SOS Social Centres in Bolivia

In Bolivia there are currently 16 Social Centres for children and the local community, including those in Oruro, El Alto and Tiquipaya.  Many SOS Social Centres operate via Family Strengthening Programmes, which aim to support the wider community.  Below is some information about some of the Social Centres that SOS Children runs in Bolivia:

SOS Social Centres around Bolivia: In-Depth

Oruro

Description of SOS Social Centre/FSP:

The SOS Social Centre opened in 1996 and comprises a day-care centre for up to 140 children, and a small health-care centre. Six group rooms, a treatment room, a seminar room for further education and additional rooms are available. The SOS Social Centre is also available to the public and hence makes an important contribution towards improving living conditions in the neighbourhood.
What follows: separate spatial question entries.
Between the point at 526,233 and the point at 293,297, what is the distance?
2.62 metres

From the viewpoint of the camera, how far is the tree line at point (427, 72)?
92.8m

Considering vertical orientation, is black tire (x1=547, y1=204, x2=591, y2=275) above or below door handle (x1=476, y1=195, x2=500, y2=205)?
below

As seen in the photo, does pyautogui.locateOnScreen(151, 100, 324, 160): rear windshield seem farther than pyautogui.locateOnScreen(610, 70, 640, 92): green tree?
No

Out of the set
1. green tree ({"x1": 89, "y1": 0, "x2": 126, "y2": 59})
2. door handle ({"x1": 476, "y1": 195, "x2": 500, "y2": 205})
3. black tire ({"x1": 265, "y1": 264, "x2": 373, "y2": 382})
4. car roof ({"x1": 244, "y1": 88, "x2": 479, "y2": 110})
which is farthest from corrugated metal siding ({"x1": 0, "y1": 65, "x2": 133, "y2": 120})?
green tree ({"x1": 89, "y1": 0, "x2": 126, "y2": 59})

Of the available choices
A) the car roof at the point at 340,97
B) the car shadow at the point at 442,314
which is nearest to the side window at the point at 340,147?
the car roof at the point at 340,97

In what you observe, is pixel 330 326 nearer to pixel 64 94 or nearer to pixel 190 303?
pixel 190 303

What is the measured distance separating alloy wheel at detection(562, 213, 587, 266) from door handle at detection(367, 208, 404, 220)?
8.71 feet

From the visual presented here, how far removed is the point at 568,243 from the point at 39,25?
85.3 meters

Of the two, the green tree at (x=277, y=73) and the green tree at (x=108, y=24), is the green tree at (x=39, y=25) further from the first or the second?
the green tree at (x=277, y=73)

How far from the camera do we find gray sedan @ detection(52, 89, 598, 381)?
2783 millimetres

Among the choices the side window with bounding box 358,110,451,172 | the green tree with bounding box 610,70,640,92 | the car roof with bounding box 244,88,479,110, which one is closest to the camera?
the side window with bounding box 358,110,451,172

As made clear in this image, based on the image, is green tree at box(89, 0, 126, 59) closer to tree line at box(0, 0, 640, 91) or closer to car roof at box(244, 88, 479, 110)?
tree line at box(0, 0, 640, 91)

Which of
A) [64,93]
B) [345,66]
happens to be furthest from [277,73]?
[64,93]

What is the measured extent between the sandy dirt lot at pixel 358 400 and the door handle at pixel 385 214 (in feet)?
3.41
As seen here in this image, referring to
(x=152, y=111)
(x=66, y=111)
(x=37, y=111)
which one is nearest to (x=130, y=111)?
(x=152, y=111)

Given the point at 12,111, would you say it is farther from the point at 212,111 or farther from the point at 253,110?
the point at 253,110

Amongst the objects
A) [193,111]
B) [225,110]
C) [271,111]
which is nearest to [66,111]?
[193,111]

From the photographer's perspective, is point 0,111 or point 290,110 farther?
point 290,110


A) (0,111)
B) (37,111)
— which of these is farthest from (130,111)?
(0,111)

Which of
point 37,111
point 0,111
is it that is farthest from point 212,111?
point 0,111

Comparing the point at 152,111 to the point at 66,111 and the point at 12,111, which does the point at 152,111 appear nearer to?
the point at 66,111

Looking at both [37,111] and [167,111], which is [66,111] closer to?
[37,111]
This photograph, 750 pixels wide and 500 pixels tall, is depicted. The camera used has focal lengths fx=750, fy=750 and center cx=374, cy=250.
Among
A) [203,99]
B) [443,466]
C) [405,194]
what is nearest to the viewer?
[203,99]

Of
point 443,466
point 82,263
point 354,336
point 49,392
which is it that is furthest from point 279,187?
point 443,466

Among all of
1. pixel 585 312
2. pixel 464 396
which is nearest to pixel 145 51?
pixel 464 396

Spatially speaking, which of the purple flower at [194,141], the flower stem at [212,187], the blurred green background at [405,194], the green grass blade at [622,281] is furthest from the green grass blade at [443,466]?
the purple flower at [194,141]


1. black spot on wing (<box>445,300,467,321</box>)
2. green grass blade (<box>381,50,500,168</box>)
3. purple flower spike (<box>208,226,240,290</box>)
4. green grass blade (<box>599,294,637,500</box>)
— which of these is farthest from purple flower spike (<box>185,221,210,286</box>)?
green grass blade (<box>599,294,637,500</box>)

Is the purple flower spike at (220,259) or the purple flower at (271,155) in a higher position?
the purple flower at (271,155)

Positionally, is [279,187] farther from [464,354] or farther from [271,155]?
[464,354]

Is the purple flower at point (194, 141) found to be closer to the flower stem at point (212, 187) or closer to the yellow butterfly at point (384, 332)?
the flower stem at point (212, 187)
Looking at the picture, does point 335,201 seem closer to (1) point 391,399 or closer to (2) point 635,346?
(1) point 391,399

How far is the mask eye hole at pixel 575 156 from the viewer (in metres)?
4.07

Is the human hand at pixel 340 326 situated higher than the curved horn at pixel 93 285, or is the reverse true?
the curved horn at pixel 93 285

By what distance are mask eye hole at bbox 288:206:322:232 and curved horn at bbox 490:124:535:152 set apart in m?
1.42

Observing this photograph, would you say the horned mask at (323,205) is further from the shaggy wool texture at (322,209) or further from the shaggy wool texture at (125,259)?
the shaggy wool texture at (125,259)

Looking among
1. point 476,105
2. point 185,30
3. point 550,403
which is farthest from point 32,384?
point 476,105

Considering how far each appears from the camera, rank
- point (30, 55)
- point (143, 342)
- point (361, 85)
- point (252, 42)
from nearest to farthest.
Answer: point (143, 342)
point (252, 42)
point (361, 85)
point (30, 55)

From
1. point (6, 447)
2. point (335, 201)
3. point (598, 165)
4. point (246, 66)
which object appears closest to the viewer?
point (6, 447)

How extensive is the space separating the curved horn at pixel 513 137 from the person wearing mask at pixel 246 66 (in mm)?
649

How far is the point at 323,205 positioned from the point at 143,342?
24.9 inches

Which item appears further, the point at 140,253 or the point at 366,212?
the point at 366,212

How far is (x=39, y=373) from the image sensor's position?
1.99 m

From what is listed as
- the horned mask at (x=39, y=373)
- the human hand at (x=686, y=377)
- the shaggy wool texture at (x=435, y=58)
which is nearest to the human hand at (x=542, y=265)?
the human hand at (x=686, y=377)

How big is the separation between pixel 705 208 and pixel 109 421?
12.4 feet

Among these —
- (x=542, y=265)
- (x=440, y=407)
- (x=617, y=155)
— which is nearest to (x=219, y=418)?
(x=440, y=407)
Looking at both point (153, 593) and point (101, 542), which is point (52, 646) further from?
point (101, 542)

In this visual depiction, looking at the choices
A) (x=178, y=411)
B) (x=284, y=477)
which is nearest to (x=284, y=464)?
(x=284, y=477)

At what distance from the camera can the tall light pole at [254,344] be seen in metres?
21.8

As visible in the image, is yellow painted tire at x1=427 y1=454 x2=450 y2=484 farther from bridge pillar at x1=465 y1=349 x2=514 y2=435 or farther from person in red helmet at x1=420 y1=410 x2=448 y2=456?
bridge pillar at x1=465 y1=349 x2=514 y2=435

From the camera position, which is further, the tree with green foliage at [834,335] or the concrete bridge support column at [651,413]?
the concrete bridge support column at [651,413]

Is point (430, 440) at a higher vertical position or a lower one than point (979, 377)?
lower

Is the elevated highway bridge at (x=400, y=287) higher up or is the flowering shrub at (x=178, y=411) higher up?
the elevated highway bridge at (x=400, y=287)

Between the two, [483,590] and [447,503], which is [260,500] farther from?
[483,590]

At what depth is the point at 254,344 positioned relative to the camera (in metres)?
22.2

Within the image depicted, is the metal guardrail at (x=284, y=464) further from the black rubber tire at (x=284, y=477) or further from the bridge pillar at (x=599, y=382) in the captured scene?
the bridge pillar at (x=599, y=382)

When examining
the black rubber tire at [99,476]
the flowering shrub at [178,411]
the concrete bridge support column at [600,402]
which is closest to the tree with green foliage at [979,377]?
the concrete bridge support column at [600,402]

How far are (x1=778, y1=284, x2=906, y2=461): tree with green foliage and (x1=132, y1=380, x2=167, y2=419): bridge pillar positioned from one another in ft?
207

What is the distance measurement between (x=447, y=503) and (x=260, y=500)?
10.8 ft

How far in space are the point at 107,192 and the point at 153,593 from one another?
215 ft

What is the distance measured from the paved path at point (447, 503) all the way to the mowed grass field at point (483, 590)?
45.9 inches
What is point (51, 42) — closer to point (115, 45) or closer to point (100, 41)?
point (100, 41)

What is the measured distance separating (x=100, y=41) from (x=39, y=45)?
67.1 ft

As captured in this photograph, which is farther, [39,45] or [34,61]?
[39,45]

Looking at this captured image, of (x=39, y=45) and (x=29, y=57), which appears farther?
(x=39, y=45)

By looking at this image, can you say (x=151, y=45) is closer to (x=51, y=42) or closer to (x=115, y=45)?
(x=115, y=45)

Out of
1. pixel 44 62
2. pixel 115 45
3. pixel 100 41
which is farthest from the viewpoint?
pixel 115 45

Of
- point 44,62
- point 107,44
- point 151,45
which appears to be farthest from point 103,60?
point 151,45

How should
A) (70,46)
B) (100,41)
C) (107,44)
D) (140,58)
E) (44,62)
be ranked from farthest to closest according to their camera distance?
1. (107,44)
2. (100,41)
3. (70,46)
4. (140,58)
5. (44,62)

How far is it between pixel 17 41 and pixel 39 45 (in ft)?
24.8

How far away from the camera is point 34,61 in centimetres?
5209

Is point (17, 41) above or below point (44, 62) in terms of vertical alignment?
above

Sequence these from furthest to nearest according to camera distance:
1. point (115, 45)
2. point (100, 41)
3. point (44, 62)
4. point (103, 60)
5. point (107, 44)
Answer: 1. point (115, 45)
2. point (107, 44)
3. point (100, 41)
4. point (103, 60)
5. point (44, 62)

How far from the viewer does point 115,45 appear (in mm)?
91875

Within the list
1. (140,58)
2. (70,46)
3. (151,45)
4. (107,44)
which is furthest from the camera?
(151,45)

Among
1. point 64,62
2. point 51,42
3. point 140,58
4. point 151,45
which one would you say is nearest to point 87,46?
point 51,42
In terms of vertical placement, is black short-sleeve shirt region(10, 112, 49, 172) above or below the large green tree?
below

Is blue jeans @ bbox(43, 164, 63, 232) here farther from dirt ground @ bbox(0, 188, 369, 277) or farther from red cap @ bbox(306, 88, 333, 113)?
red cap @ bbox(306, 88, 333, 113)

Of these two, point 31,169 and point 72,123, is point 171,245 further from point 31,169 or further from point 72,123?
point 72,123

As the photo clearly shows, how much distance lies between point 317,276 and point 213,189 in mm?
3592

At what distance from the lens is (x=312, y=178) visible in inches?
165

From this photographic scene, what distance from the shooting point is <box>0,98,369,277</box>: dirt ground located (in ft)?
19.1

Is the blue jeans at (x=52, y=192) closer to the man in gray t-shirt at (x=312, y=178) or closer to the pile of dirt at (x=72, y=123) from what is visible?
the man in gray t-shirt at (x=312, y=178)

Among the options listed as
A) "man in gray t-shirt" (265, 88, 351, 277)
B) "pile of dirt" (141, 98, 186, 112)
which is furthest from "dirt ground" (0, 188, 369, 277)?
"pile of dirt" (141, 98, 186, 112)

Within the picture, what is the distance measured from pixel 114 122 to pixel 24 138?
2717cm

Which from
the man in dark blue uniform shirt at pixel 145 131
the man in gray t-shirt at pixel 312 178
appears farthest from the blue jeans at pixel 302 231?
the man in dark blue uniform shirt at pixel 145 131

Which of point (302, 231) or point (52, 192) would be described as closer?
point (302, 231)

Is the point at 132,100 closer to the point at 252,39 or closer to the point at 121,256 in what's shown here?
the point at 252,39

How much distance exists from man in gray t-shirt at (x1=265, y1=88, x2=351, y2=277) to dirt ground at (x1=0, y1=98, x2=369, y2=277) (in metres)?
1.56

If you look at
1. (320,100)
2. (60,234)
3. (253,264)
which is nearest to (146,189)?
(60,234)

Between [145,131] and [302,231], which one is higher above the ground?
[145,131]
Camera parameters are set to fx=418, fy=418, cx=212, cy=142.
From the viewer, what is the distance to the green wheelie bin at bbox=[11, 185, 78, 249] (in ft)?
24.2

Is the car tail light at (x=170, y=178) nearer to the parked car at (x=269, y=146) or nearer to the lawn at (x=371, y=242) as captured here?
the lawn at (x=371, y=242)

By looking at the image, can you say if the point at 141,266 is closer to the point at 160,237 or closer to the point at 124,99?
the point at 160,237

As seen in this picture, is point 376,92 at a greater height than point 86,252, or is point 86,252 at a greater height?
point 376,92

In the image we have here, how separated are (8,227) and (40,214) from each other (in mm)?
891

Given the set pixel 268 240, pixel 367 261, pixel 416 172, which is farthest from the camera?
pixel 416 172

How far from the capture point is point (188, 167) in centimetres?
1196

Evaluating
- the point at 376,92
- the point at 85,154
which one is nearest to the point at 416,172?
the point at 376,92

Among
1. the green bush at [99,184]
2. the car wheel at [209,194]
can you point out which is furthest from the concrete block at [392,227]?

Two SOS Youth Facilities (one for girls, one for boys) provide accommodation for a total of 18 young people from SOS Children’s Village Oruro for the duration of their higher/vocational education.

Work and Achievements:

In 2009, Oruro’s Family strengthening program worked with 199 children at the Social Center and  665 in 28 Communitarian Centres, plus 577 families;  21 of these centres work under an agreement with the PAN Program (Program of attention to a children under  6 years old) - Sedeges ( Social Management Service ), 4 centres in agreement with Challapata’s mayorship and 2 Centres with SOS Children’s Villages.

Tiquipaya

Description of SOS Social Centre/FSP:

There has been an SOS Social Centre on this plot of land since 1988. It is a valuable source of healthcare for many low income families. Health services include a paediatrician, a dentist, first aid, and a small dispensary. A day-care centre with places for the supervision of 160 preschool children complements the services of the SOS Social Centre.

Work and achievements:

The Family Strengthening Program of Cochabamba assists 1,477 children and their families who live in poverty and social exclusion in suburban zones of the city. From this population, 151 children (corresponding to 109 families) are part of the Social Centre, 15 children and adolescents, victims of sexual abuse attend the service “ Centre of Family Reinsertion for sexual abuse victims” (Cerefa) and 1.311 children (corresponding to 943 families) in Communitarian  Centres.

El Alto

Description of SOS Social Centre/FSP:

The SOS Social Centre aims to offer support and counselling to around 260 people, mostly women with small children, with an emphasis on supporting single mothers in their daily struggle for survival through counselling and further vocational training and, in doing so, preventing them from being forced to abandoning their children. As a result of the opportunity to take their children to be looked after at the SOS Day Care Centre, mothers are able to go to work and earn money for the family. Furthermore, the SOS Social Centre aims to provide basic medical care. The SOS Social Centre is made up of two sick-rooms, a doctor's surgery, a dentist's surgery, a small dispensary, a classroom for children, a classroom for adult education, a refectory, a kitchen with a pantry, washrooms, toilets, offices and the care-taker's flat.

Work and achievements:

The covering of the Family and Community Strengthening Program of El Alto is of 1,690 children and 1,403 families in 40 Community Centres according to a covenant signed with the Municipal Government of El Alto City, which has 8 municipal districts. This year, this covenant was renewed for other 5 years.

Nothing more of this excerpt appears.